Johnny Plover had nowhere else to go for help, especially after taking the desperate step of selling his beloved hockey equipment to a pawn shop. That’s when the Dawg Nation Hockey Foundation stepped in and changed this two-time Purple Heart recipient’s life.
Not even three years old, the 501c3 non-profit charitable organization set up in 2011 by Martin Richardson, based in the Denver area, has already raised more than $375,000 and provided relief to more than 20 hockey-playing adults and their families, including Plover, a former U.S. Army soldier who was seriously wounded in Iraq.
“I had no idea what they were about to do,” Plover said. “[Richardson] got some of the board of directors together in the locker room before the game. He told them about my situation, and the outpouring of emotion was unbelievable.

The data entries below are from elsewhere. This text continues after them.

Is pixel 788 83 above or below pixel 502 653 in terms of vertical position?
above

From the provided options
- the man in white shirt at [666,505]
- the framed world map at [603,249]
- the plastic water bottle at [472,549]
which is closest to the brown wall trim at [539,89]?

“And he handed me a check for almost $3,000, all this cash to get caught up and get a quality of life back — not only play hockey but get a quality of life back. They’ve improved my quality of life quite a bit. It’s hard to put into words. I was completely floored, I was speechless.”
Not only did Dawg Nation help provide Plover, who was struggling financially, an opportunity to play on one of the group’s hockey teams, but it set him up with enough money to get back on his feet, as well as a job interview with one of its members, who subsequently hired him.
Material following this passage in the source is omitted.